Dataset Splits Yes For Zh En translation, the training corpus contains 1.25M sentence pairs extracted from LDC corpora. NIST 2002 (MT02) dataset is the validation set and the test data consists of NIST 2003 (MT03), NIST2004 (MT04), NIST 2005 (MT05) and NIST 2006(MT06).
Hardware Specification No The paper does not provide specific hardware details (e.g., GPU/CPU models, memory) used for running its experiments.
Software Dependencies No The paper mentions frameworks like RNNSEARCH and TRANSFORMER, and a toolkit called THMUT, but does not provide specific version numbers for any software dependencies.
Experiment Setup Yes The hyper-parameter α which could control the sharpness of the generator distribution in our system is 1e-4, which could also be regarded as a baseline to reduce the variance of the REINFORCE algorithm.

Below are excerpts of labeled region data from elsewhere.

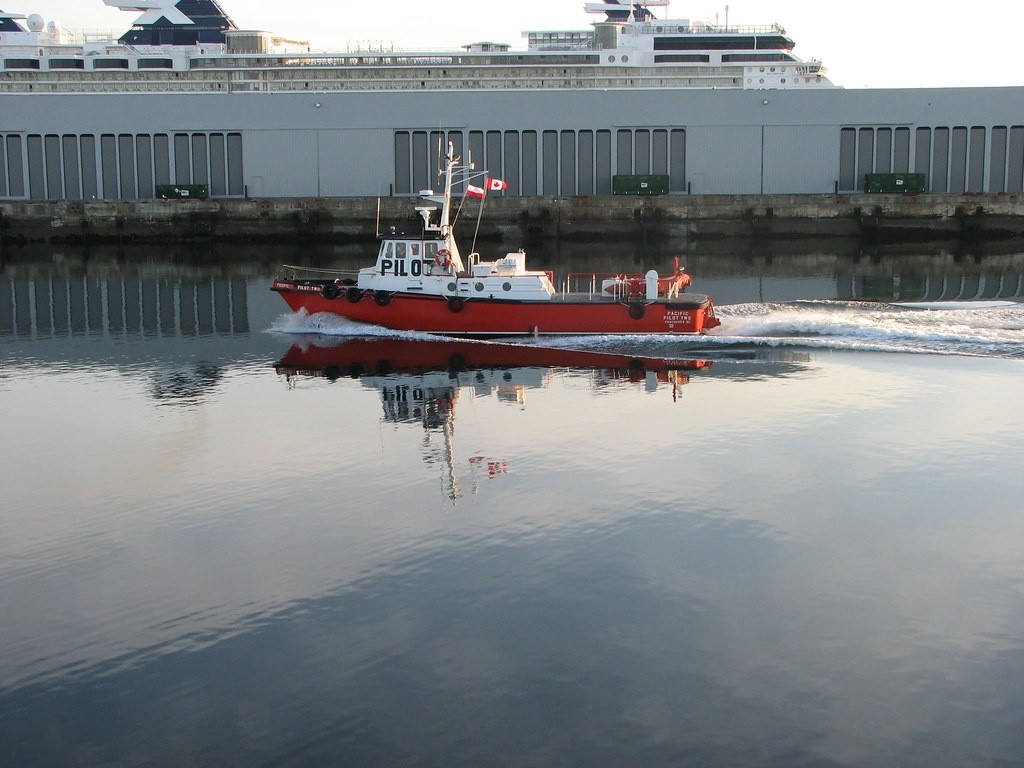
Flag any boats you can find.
[272,334,713,506]
[1,0,843,89]
[269,119,723,336]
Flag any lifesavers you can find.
[629,302,645,320]
[323,284,338,299]
[435,249,452,267]
[374,291,390,307]
[346,287,363,303]
[447,296,464,313]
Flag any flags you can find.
[487,179,508,190]
[468,457,484,464]
[466,184,488,199]
[488,461,508,477]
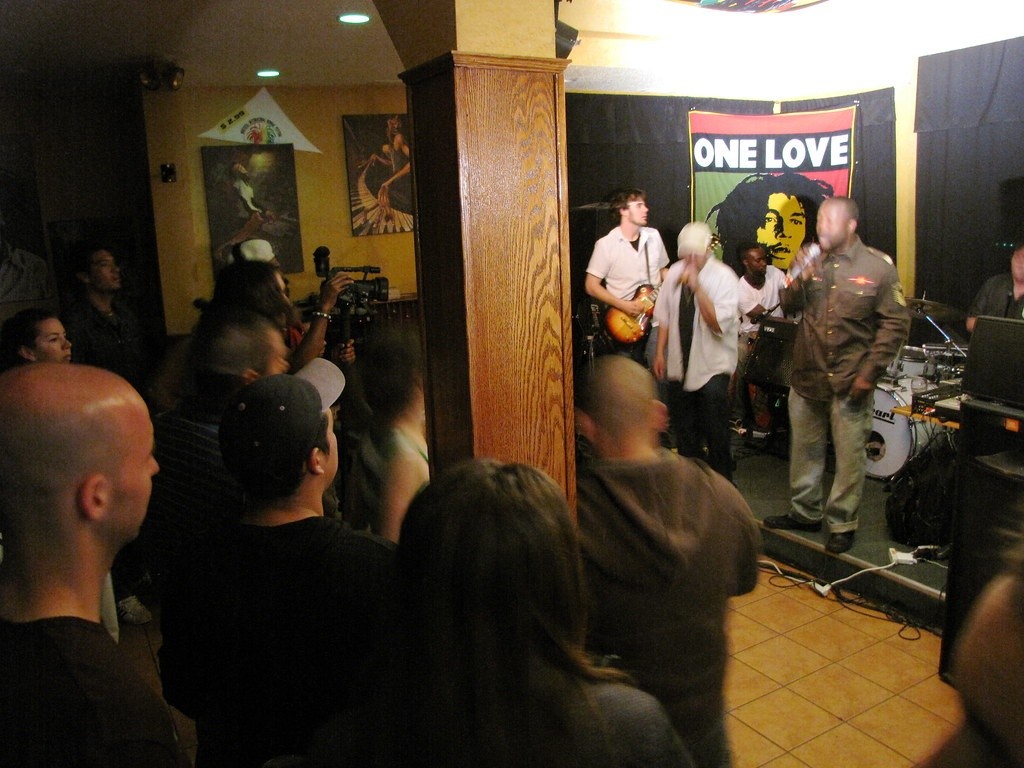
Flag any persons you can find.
[583,188,671,451]
[966,244,1024,332]
[356,113,413,215]
[762,195,909,554]
[0,246,758,768]
[651,221,739,487]
[728,241,789,471]
[902,497,1024,768]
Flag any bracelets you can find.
[313,311,331,319]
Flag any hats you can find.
[215,356,347,487]
[676,221,713,257]
[228,240,279,270]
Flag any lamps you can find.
[139,61,185,91]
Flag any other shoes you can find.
[764,514,823,533]
[826,530,855,552]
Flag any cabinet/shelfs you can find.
[939,397,1023,688]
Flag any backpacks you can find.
[885,429,961,548]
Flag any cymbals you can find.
[904,296,966,321]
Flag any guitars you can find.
[600,232,723,348]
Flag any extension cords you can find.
[809,581,828,595]
[889,548,897,565]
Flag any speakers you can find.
[574,202,623,285]
[744,319,798,395]
[937,313,1024,691]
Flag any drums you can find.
[885,345,929,377]
[866,375,940,481]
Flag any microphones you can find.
[335,265,381,274]
[750,304,780,324]
[781,244,821,288]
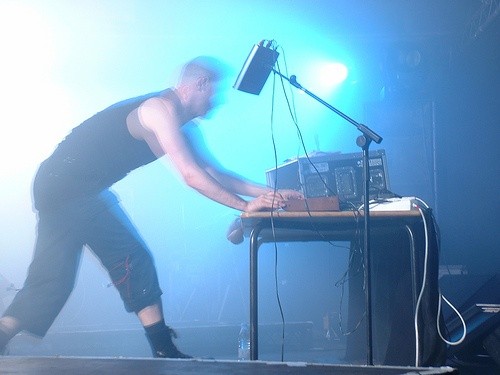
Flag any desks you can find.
[241,211,424,366]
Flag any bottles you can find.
[237,322,250,362]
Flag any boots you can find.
[149,327,190,358]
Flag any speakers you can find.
[441,271,500,374]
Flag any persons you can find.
[0,58,304,358]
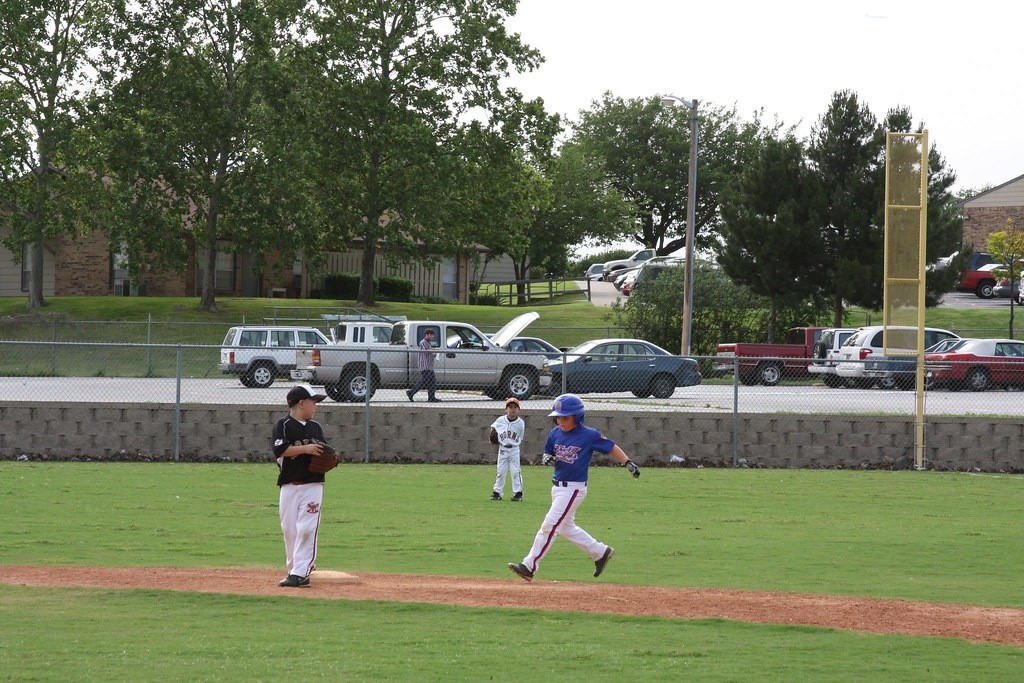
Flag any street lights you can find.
[663,94,700,354]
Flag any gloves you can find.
[540,455,556,467]
[625,459,640,479]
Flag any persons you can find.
[271,385,328,587]
[406,328,441,402]
[508,393,641,582]
[489,397,524,501]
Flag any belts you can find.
[289,481,305,485]
[551,479,587,487]
[500,444,512,448]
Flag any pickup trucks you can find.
[712,327,831,387]
[863,338,975,390]
[289,310,553,401]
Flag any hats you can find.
[286,385,327,408]
[506,398,519,408]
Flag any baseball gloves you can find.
[308,437,338,474]
[489,429,498,444]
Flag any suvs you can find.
[807,327,862,388]
[835,325,964,390]
[217,326,335,388]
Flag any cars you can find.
[581,247,719,295]
[918,338,1024,393]
[539,338,703,398]
[446,332,564,399]
[925,250,1024,307]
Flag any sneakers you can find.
[593,547,615,577]
[489,492,502,500]
[277,575,311,587]
[511,492,523,501]
[508,563,534,582]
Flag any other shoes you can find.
[428,397,441,402]
[406,391,414,402]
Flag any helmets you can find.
[547,394,586,427]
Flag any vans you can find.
[330,322,395,345]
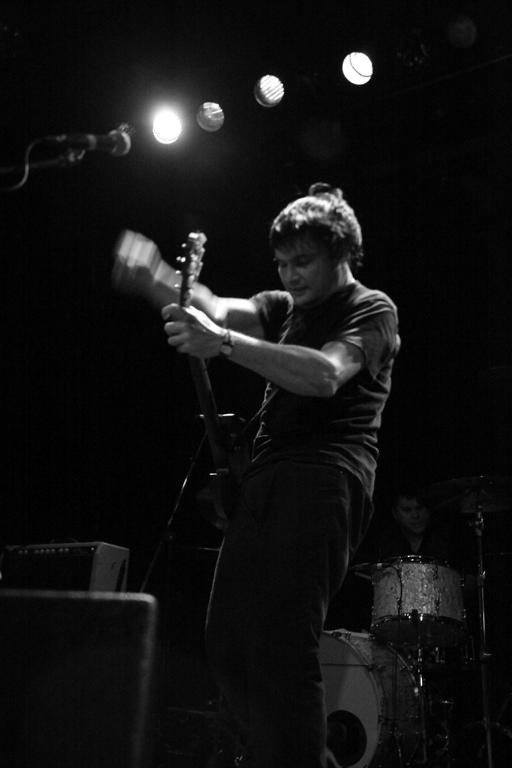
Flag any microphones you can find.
[349,562,392,572]
[326,722,348,745]
[40,127,133,159]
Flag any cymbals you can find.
[416,478,512,511]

We also randomly choose 50% minibatches trained with our objective function and the other with the MLE principle. In MRT training strategy (Shen et al. 2016), the sample size is 25, the hyper-parameter α is 5e-3 and the loss function is negative smoothed sentence-level BLEU. We validate our models on two representative model architectures, namely RNNSEARCH and TRANSFORMER. For the RNNSEARCH model, mini-batch size is 80, the word-embedding dimension is 620, and the hidden layer size is 1000. We use a neural coverage model for RNNSEARCHCOVERAGE and the dimensionality of coverage vector is 100. The baseline models are trained for 15 epochs, which are used as the initial generator in the proposed framework.